**Text section**
* * *

Andrew Cooper: The PM's new pollster warned that the NHS reforms were creating a massive gap between the public and the Conservatives.

Shirley Williams, Evan Harris and other Yellow B**tards: George Osborne decided that the NHS reforms were dead when he looked at the arithmetic in the Lords. This - more than the furrowed brow of Andrew Cooper - was the decisive factor. All the focus has been on the fact that the Tories are a minority in the Commons. The Conservatives are in an even weaker minority in the Lords. If interest groups like the BMA or ACPO convince enough Baroness Williams's that a reform is a bad one, it will be very difficult to pass.

Stephen Dorrell: Behind-the-scenes John Major's Health Secretary and the current Chairman of the Health Select Committee was warning that the Lansley plan was too complex and too unsettling for NHS staff. Downing Street will be listening attentively to him in the months ahead. "He was proved right," one Cameroonian tells me.

Nick Clegg: To many people he looks silly for having had to abandon NHS changes that he had only recently signed up to. To other eyes he also looks weaker - having had to be led by the anti-Orange wing of his party against reform. Overall, however, the Deputy PM used the NHS row to reassert his position in the Liberal Democrats after the humiliating AV campaign result. Add in the fact that Chris Huhne is now badly damaged goods and Clegg is a more secure Lib Dem leader than was true one month ago. 

Jeremy Heywood: The Permanent Secretary at Downing Street was worried about the Lansley plan. The decline of Letwin and Hilton (see below) means that Heywood and the civil servants he picked to run the policy unit are relatively more powerful.

Nick de Bois: He fought hard for the NHS reforms (eg here). A new MP, he demonstrated independence of thought, mettle and was a very effective media performer.

LOSERS

Patients: See above on how the NHS staff have gained.

David Cameron: The PM spent five years establishing his credentials as a different kind of Tory who would protect the NHS. Yesterday's polling from ComRes showed that he's now put all of that at risk. He's now in the worst of all possible worlds. He attempted a reform that ended the safety-first tactic but has now pulled back from the reforms that might have modernised the NHS.

George Osborne and taxpayers: He may have played the decisive role in stopping the Lansley reforms but most insiders now expect he'll need to find extra money for the NHS by the second half of the parliament to stop a money-guzzling and unreformed health service from running out of cash.

* * *

Records taken from a collection:

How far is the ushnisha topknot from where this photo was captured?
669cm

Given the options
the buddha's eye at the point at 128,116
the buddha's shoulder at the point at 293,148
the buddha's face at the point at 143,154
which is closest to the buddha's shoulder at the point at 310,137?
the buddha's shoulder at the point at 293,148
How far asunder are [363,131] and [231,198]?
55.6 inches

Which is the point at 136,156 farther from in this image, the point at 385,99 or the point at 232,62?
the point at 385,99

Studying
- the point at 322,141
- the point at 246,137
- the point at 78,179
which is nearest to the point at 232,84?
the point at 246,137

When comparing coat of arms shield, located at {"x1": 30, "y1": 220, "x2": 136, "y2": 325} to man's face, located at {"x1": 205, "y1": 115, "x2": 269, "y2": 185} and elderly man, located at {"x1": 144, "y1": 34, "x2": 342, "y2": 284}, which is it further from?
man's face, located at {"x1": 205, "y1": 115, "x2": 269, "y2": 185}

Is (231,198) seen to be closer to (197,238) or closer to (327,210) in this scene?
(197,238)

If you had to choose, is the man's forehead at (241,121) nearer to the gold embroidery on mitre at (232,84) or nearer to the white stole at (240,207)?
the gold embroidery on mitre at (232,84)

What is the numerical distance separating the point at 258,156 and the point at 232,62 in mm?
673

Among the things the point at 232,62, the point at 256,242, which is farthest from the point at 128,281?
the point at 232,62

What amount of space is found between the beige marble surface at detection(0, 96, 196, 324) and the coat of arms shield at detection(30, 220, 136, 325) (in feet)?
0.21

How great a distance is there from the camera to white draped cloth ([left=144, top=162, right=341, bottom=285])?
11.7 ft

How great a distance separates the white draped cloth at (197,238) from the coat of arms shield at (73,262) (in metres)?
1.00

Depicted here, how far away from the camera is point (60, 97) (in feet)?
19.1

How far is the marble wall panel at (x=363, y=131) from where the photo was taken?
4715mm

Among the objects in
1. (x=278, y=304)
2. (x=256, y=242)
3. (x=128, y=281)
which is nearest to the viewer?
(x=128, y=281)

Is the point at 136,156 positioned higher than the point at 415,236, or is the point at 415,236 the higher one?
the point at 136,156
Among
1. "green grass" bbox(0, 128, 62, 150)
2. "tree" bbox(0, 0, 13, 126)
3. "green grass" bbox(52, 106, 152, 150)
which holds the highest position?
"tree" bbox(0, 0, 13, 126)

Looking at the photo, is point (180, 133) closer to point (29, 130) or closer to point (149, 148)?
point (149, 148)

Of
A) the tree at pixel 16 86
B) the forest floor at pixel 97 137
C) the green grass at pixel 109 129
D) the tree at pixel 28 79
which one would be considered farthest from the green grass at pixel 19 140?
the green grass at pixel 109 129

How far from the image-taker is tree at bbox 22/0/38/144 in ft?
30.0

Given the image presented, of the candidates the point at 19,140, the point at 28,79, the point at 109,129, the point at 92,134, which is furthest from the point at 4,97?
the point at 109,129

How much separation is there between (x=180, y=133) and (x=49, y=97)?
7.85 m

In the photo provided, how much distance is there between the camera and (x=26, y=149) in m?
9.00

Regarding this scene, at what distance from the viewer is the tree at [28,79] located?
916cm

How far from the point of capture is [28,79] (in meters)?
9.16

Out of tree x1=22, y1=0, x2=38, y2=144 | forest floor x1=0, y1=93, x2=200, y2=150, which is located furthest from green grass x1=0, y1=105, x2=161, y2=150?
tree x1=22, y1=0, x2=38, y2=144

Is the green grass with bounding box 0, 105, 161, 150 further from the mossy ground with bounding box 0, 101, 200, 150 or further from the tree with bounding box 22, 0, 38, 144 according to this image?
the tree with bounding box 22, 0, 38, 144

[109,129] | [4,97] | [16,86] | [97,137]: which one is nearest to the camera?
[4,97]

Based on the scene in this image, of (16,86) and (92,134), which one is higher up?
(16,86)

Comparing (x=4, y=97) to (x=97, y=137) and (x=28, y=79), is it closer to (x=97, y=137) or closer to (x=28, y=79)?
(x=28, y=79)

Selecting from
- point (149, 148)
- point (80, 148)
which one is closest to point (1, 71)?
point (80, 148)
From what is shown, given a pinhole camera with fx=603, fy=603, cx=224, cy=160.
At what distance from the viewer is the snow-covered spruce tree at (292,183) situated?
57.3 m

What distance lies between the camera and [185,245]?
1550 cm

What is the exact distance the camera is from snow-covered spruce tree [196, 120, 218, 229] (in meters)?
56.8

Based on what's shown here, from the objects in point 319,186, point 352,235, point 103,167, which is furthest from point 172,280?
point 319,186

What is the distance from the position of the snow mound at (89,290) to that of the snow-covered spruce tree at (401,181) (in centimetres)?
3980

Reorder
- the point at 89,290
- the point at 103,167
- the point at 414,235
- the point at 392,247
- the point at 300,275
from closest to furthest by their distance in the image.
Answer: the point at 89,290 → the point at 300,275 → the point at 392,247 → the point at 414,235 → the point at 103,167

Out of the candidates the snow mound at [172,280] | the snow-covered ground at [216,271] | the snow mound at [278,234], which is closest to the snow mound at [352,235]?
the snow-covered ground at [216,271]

* * *

**Goal of the exercise**
Write the next part of the rundown of winners and losers from the dropped NHS reforms, starting after its final entry, on George Osborne and taxpayers.

**Answer section**
Andrew Lansley: He won the sympathy of Tory backbenchers for the way he was treated shabbily by Number 10 and Nick Clegg, in particular, but Lansley failed to use his many years as Tory health spokesman to win a critical number of friends within the NHS establishment. He may be health secretary in name but Number 10 now regard David Cameron as the chief salesman of Coalition health policies. Don't bet on Mr Lansley keeping his job after the Olympics. Why the Olympics? Because Mr Lansley is likely to be replaced by Culture Secretary Jeremy Hunt (who won't be moved until after the last medals have been hung around the winners of London 2012).

Steve Hilton: The PM's guru was a big believer in NHS reform. It was one of the components of his "everything must have changed by 2015" ambition. Hilton looks to have lost much of the NHS reforms as well as his ambition to revolutionise public service delivery. I wouldn't bet against Hilton leaving Downing Street by the end of the year. If he does go it would be a big moment for Cameron. Hilton presses Cameron to leave his comfort zone and be more radical than is his instinct. The Coalition would be impossible if Hilton had his way on everything but it needs his restlessness.

Oliver Letwin: The Gandalf of the Tory circle is the biggest loser of all. Right at the heart of the Cameron project from before day one - influencing thinking on climate change, redistribution, taxes and co-operation with the Lib Dems - the Cabinet Office minister has been responsible for bomb-proofing policies so they don't explode in Cameron's face. The man who once advised Margaret Thatcher on the community charge (poll tax) clearly failed on the NHS reforms. "Cameron," I'm told, "will never rely on him in the same way again."